**Exercise**
Arrange the material below as a numbered list, skipping any blank lines. Leave the pictures out of your answer.

Record set below:

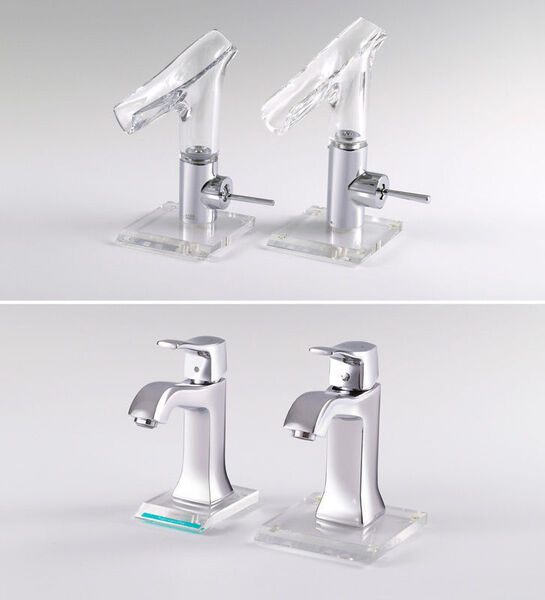 Plagiarius 2017: Waschtischmischer „AXOR Starck V“ (oben) und „Metris Classic“ (unten) Links Originale: Hansgrohe SE, Schiltach, Deutschland Plagiat rechts oben: Taizhou Ranbo Sanitary Ware Co., Ltd., Zhejiang, VR China Plagiat rechts unten: Heshan Khone Sanitary Ware Technology Co., Ltd., Zhejiang, VR China (Aktion Plagiarius e. V.)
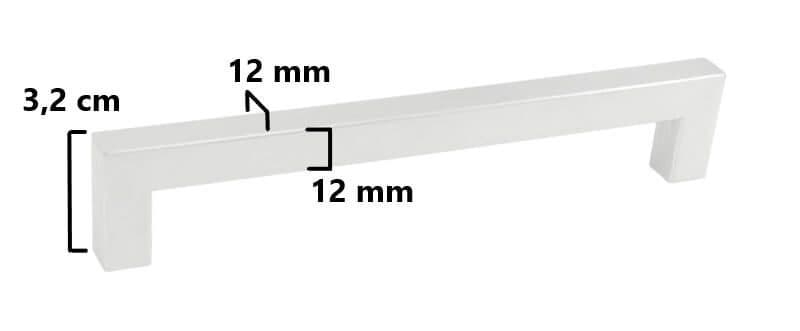 Λαβή Επίπλων 12x12mm Ελαφριά Ματ Λευκό - 4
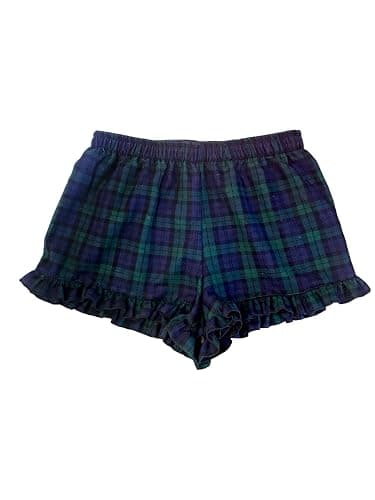 Cotton Plaid Adult Women Ruffle Trim Pajama Shorts Bottoms - Image 1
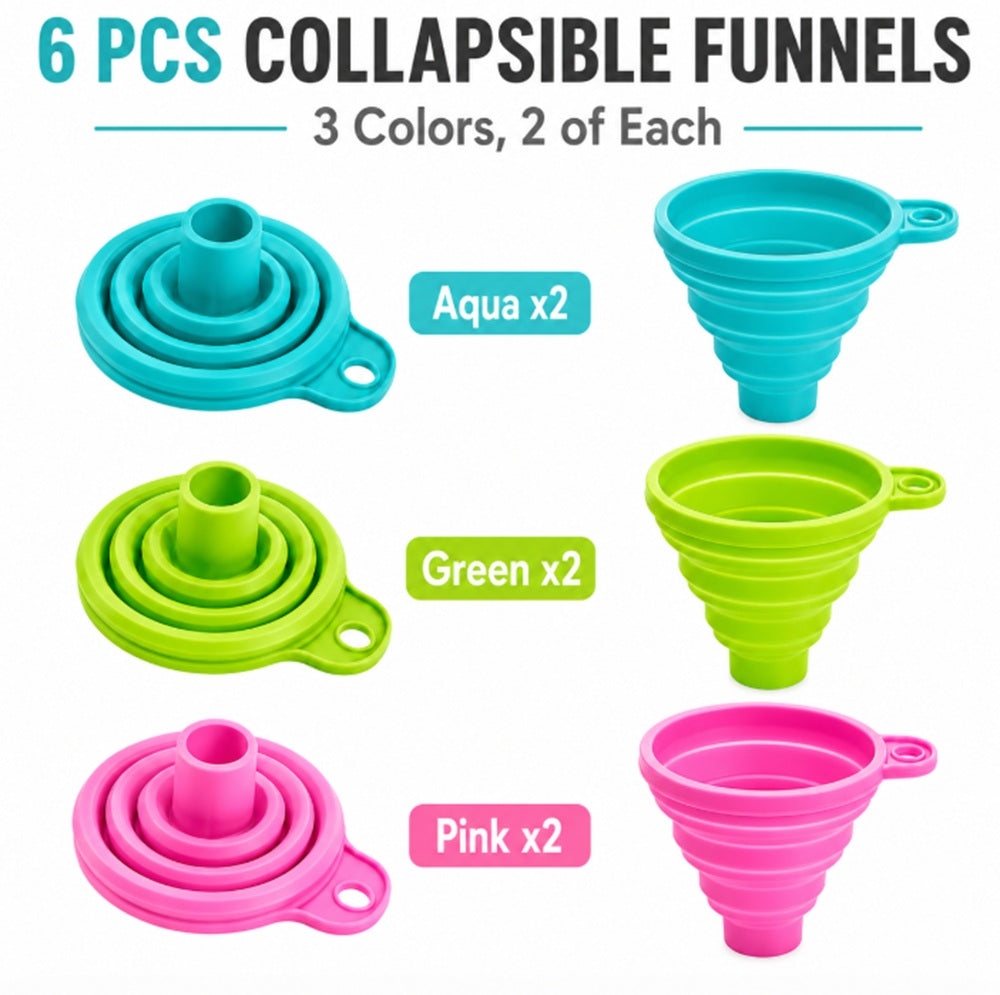 6-Piece Collapsible Silicone Kitchen Funnel Set for Liquid Transfer | TIKA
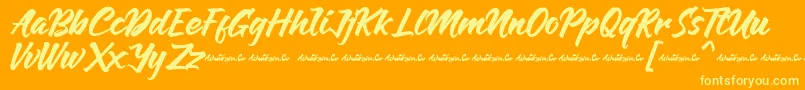 Anthares Demo Font – Yellow Fonts on Orange Background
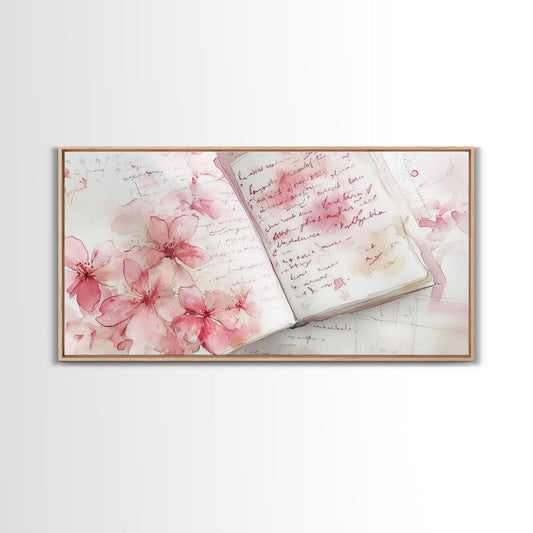 Cherry Blossom Journal Canvas Print | Whimsical Pink Wall Art | Cottagecore Framed Canvas Print | Feminine Writing Room Art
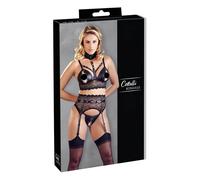 Set di Lingerie in Pizzo Lucido con Manette Bondage - Cottelli Collection (Nero) - XL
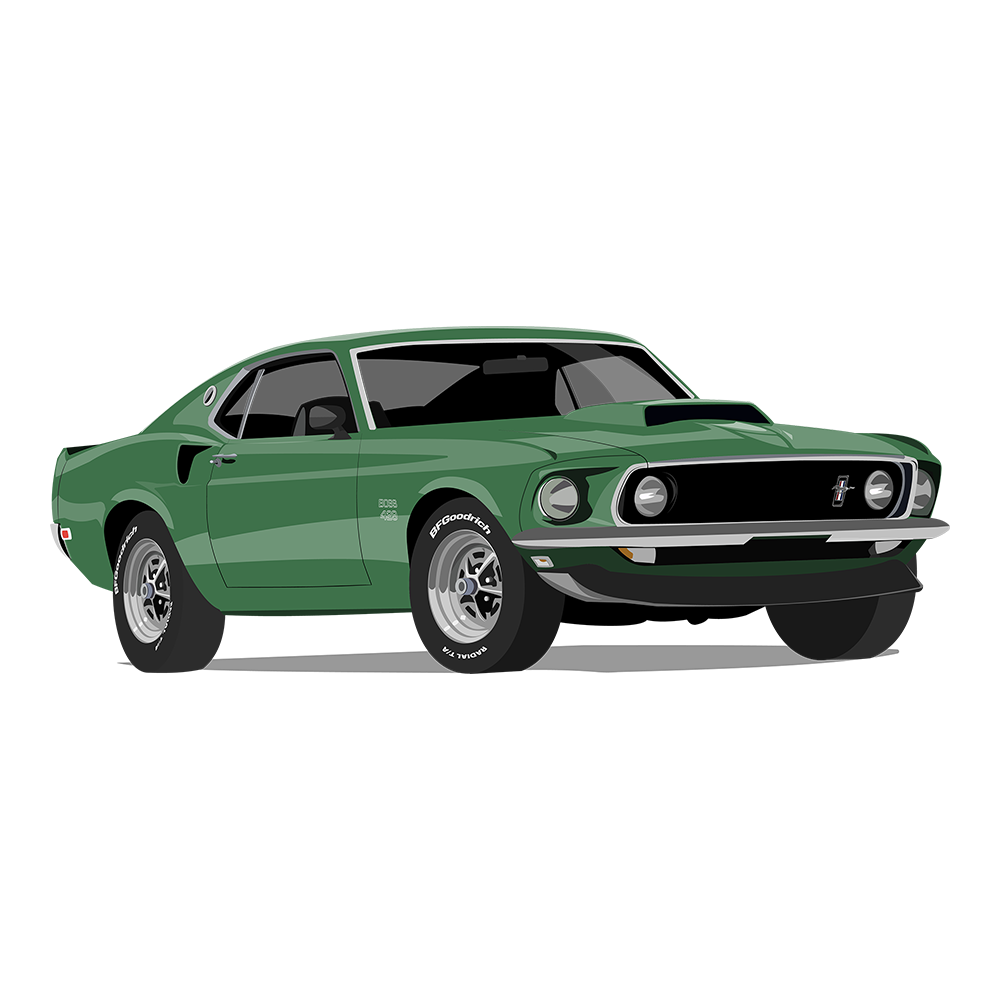69 Green Ford Mustang Boss 429 DTF Tee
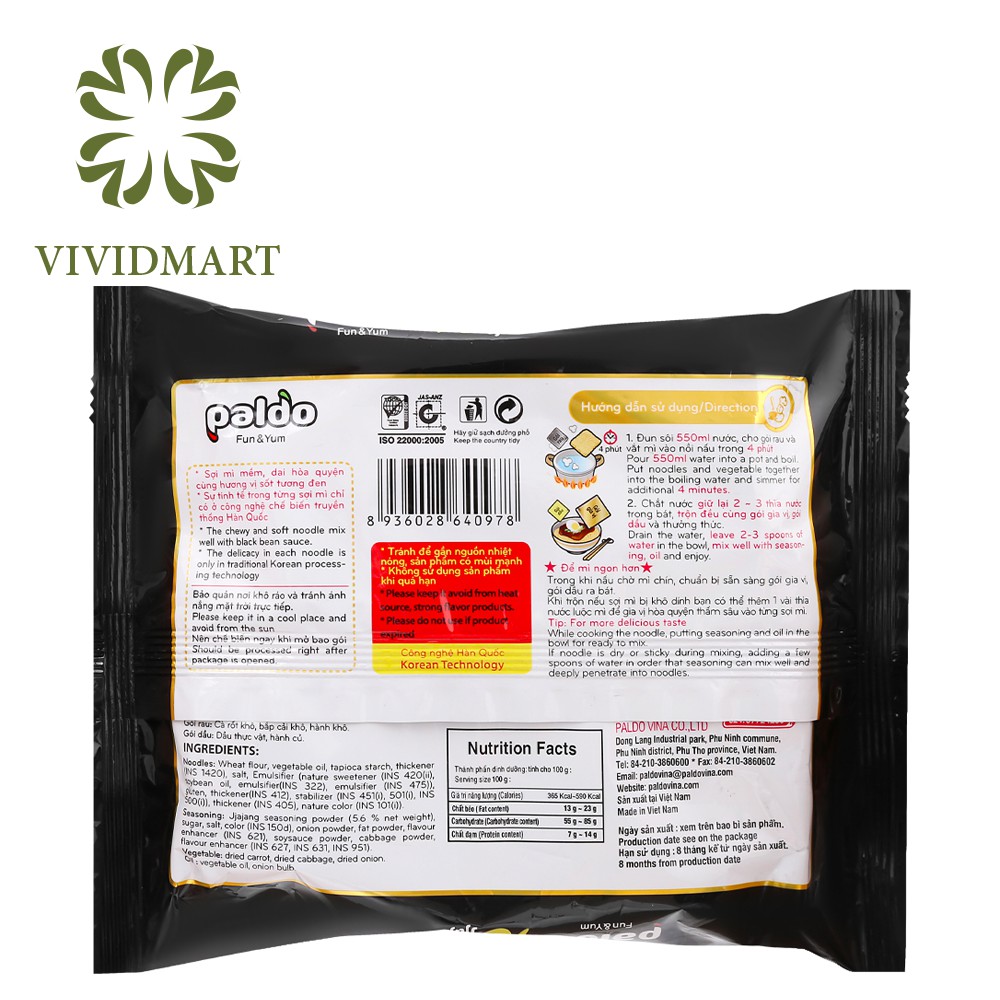 [Toàn quốc] [Gói lẻ] MÌ TRỘN TƯƠNG ĐEN JJAJANGMEN PALDO - MÌ TRUYỀN THỐNG HÀN QUỐC - GÓI 115g – KORENO | BigBuy360 - bigbuy360.vn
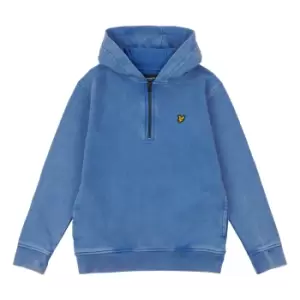 image of Lyle & Scott Kids Acid Wash BB Quarter Zip - Star Sapphire - 10/11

End of Record set.

**The answer**
1.  Plagiarius 2017: Waschtischmischer „AXOR Starck V“ (oben) und „Metris Classic“ (unten) Links Originale: Hansgrohe SE, Schiltach, Deutschland Plagiat rechts oben: Taizhou Ranbo Sanitary Ware Co., Ltd., Zhejiang, VR China Plagiat rechts unten: Heshan Khone Sanitary Ware Technology Co., Ltd., Zhejiang, VR China (Aktion Plagiarius e. V.)
2.  Λαβή Επίπλων 12x12mm Ελαφριά Ματ Λευκό - 4
3.  Cotton Plaid Adult Women Ruffle Trim Pajama Shorts Bottoms - Image 1
4.  6-Piece Collapsible Silicone Kitchen Funnel Set for Liquid Transfer | TIKA
5.  Anthares Demo Font – Yellow Fonts on Orange Background
6.  Cherry Blossom Journal Canvas Print | Whimsical Pink Wall Art | Cottagecore Framed Canvas Print | Feminine Writing Room Art
7.  Set di Lingerie in Pizzo Lucido con Manette Bondage - Cottelli Collection (Nero) - XL
8. 69 Green Ford Mustang Boss 429 DTF Tee
9.  [Toàn quốc] [Gói lẻ] MÌ TRỘN TƯƠNG ĐEN JJAJANGMEN PALDO - MÌ TRUYỀN THỐNG HÀN QUỐC - GÓI 115g – KORENO | BigBuy360 - bigbuy360.vn
10.  image of Lyle & Scott Kids Acid Wash BB Quarter Zip - Star Sapphire - 10/11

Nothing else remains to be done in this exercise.